OK now what happens if the economy is open ? The standard Mundell Fleming argument, based on the assumption that the economy is not at the ZLB. is that the shift in the IS curve causes and "incipient" increase in the interest rate as the economy attempts to move up the upward sloping LM curve. This causes and appreciation of the domestic currency so that the increased government spending causes decreased net exports and no change in GDP. This argument has no relevance given the assumption that the economy is at the ZLB. The Mundell-Fleming analysis in this case is that GDP i remains 0 no matter what so the economy stays on the BB curve (bond market equilibrium) and there is no change in the exchange rate. The multiplier is less than one, because some of the increased demand spills over into increased imports. The analysis is qualitatively similar to Wren Lewis's analysis of a temporary balanced budget spending increase. They are the same if the spending increase lasts and instance. Wren Lewis asserts that the effect is smaller the longer the spending increase lasts shrinking to zero if it is permanent. The Paleo Keynesian analysis asserts that the effects are the same no matter how long the spending increase lasts.
I know of no evidence that the effect of a permanent spending increase is different than the effect of a temporary spending increase. In particular, I know of no evidence that, given disposable income (hence net of taxes) budget deficits are associated with lower consumption as they would be if consumers rationally anticipated higher future taxes as a result.
OK moving on a bit, after 1937 paleo Keynesians decided that investment is best fit by a flexible accerator meaning it increases if real gdp grown and decreases in the real interest rate. This implies a closed economy multiplier greater than one given the GDP increase.
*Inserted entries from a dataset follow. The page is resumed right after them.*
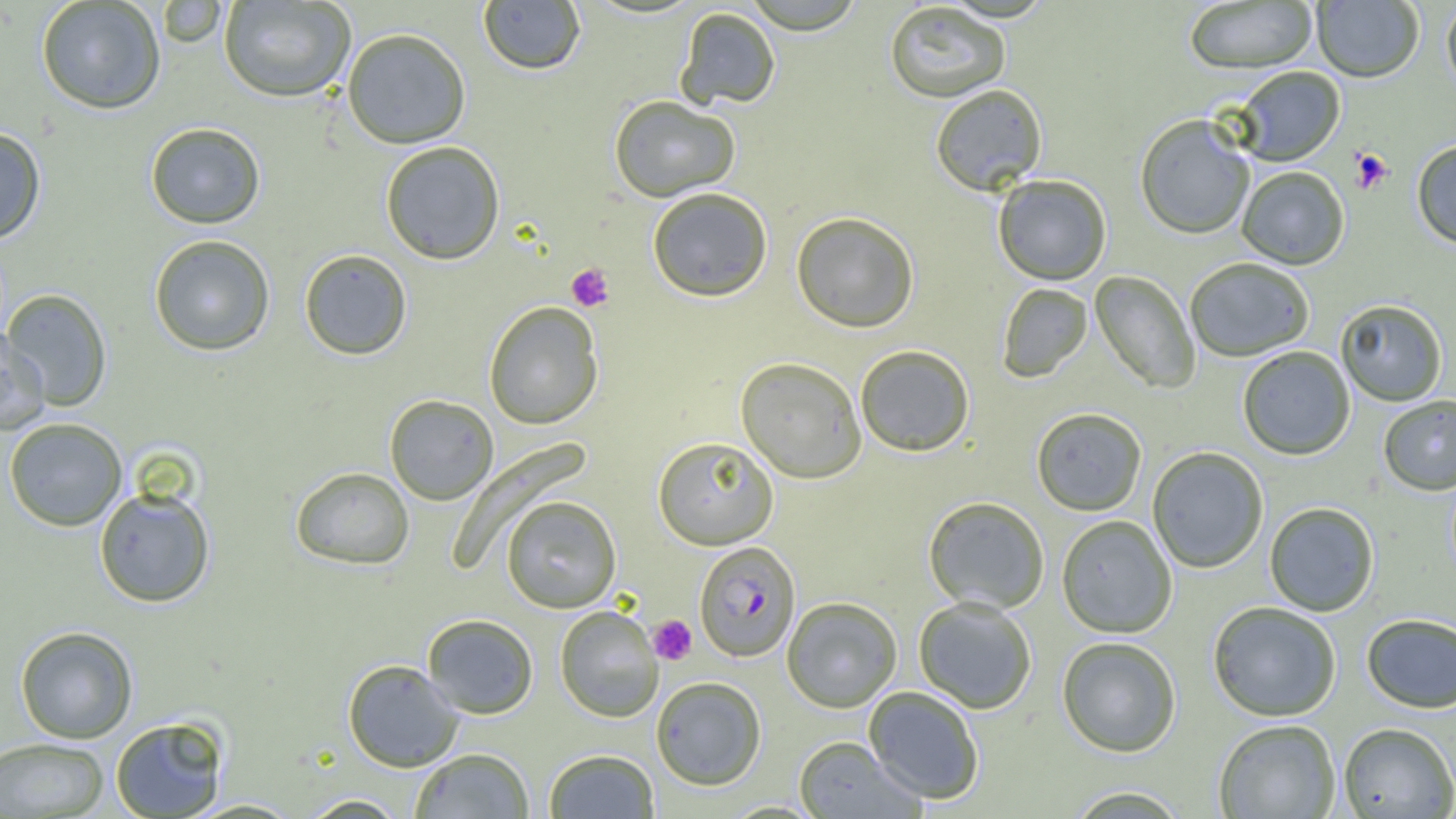
Approximate bounding boxes as (x1, y1, x2, y2) in pixels. Uninfected red blood cell locations: (36, 0, 166, 115), (218, 0, 356, 103), (741, 0, 867, 34), (1312, 0, 1424, 84), (157, 1, 227, 48), (477, 1, 585, 75), (1184, 1, 1318, 75), (1441, 1, 1456, 100), (884, 2, 1011, 103), (674, 6, 781, 110), (341, 28, 471, 149), (1234, 67, 1345, 166), (930, 85, 1047, 197), (608, 95, 740, 203), (1135, 115, 1255, 241), (145, 122, 266, 229), (0, 126, 47, 245), (379, 141, 505, 265), (1412, 141, 1456, 251), (1237, 167, 1349, 271), (993, 175, 1112, 286), (647, 188, 773, 303), (791, 212, 919, 334), (148, 235, 276, 356), (299, 248, 413, 360), (1185, 258, 1315, 362), (1090, 270, 1200, 394), (996, 283, 1093, 383), (2, 289, 113, 411), (1336, 300, 1447, 407), (483, 302, 604, 430), (0, 328, 49, 435), (855, 345, 974, 457), (1238, 346, 1355, 460), (735, 357, 867, 483), (384, 394, 498, 505), (1378, 395, 1456, 495), (1031, 407, 1147, 516), (3, 417, 128, 531), (653, 436, 779, 549), (1147, 447, 1268, 574), (290, 466, 414, 570), (94, 486, 215, 608), (501, 495, 621, 613), (923, 496, 1050, 613), (1264, 502, 1379, 617), (1056, 515, 1177, 638), (782, 597, 902, 712), (913, 597, 1037, 714), (1208, 602, 1341, 722), (555, 605, 663, 722), (422, 613, 538, 719), (1361, 614, 1456, 714), (14, 626, 138, 743), (1057, 637, 1181, 758), (342, 659, 464, 772), (651, 676, 767, 790), (863, 686, 984, 805), (110, 715, 230, 818), (1214, 720, 1341, 819), (1338, 724, 1456, 818), (793, 736, 923, 818), (0, 737, 110, 818), (410, 748, 534, 818), (544, 749, 660, 818), (1064, 786, 1192, 818), (297, 794, 409, 818), (181, 798, 305, 818). Platelet locations: (1350, 150, 1393, 194), (566, 263, 614, 312), (648, 615, 697, 665). Plasmodium falciparum-infected red blood cell locations: (694, 541, 801, 662). Slide-level diagnosis: Plasmodium falciparum. Thin blood film. Image is 1456×819 pixels. One field of a larger specimen. 1000x magnification. Optical microscopy.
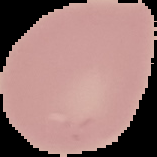

Malaria status: uninfected. From a thin blood smear. Segmented cell region on a black background. Image is 157×157 pixels.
Assess this cell for malaria.
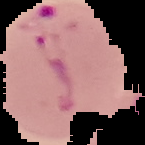
It is parasitized.

From a thin blood smear. Segmented cell region on a black background. Image is 145×145 pixels.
Report the malaria status of this cell.
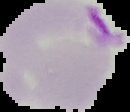

Parasitized.

Image is 130×112 pixels. From a thin blood film. The area outside the segmented cell region is set to black.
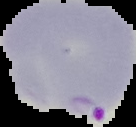
{
  "preparation": "thin blood smear",
  "image_size": "136×127 pixels",
  "image_type": "cell region segmented out of the field of view; surrounding area masked to black",
  "result": "Plasmodium parasites identified"
}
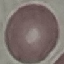

result = no malaria parasites detected
stain = Giemsa
image type = cell patch, automatically extracted from a larger field of view and resized to 64 × 64 pixels
capture = smartphone through the microscope eyepiece
preparation = thin smear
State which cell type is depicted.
If one adds a Phillips curve, one also expects higher inflation than otherwise so lower real interest rates at the ZLB and an additional increase in GDP.
So what do I think ? I do not believe that there would be a detectable difference between the effects of permanent and temporary spending increases. For one thing, I have no idea what a reasonable forecast of future spending would have been so I have no idea what agents should have anticipated. I mean I have no guess whether past fluctuations in government spending were perceived to be permanent or temporary and would not be able to make that guess even if I assumed rational expectations. It is worth noting that many commentators and such tell Paul Krugman that temporary spending increases always turn into permanent spending increases. This is false. If one assumes that average people are better informed than policy intellectuals, then one would guess that temporary spending increases have a different effect than permanet spending increases. if not, and if one wanted micro founded macro, one would guess that temporary spending increases have no effect on GDP.
I'd guess people have only the vaguest notions not only of future spending but also of current spending. In any case, polls have demonstrated that US residents don't know about recent changes in taxes http://www.cbsnews.com/blogs/2010/02/12/politics/politicalhotsheet/entry6201911.shtml . I have not detected any connection between aggregate consumption and any events in the future (differences in events say 5 years in the future outcomes would be positively correlated with 5 year ahead expectations if people had rational expectations).
Therefore I certainly expect a positive multiplier. For the USA (a large economy with low imports compared to GDP) I would expect a multiplier slightly greater than one.
I'd guess that the spending increase would cause a slight depreciation. I guess some FOREX traders use the rule of thumb that exchange rates move to cause the balance of trade to return to normal and so sell domestic currency denominated assets when net exports decrease. Also I think that some FOREX traders think that government spending is bad and depreciation is bad and bad things go together. I don't think there are as many (weighted by risk bearing capacity) who make the opposite guesses. I sure wouldn't bet on this guess.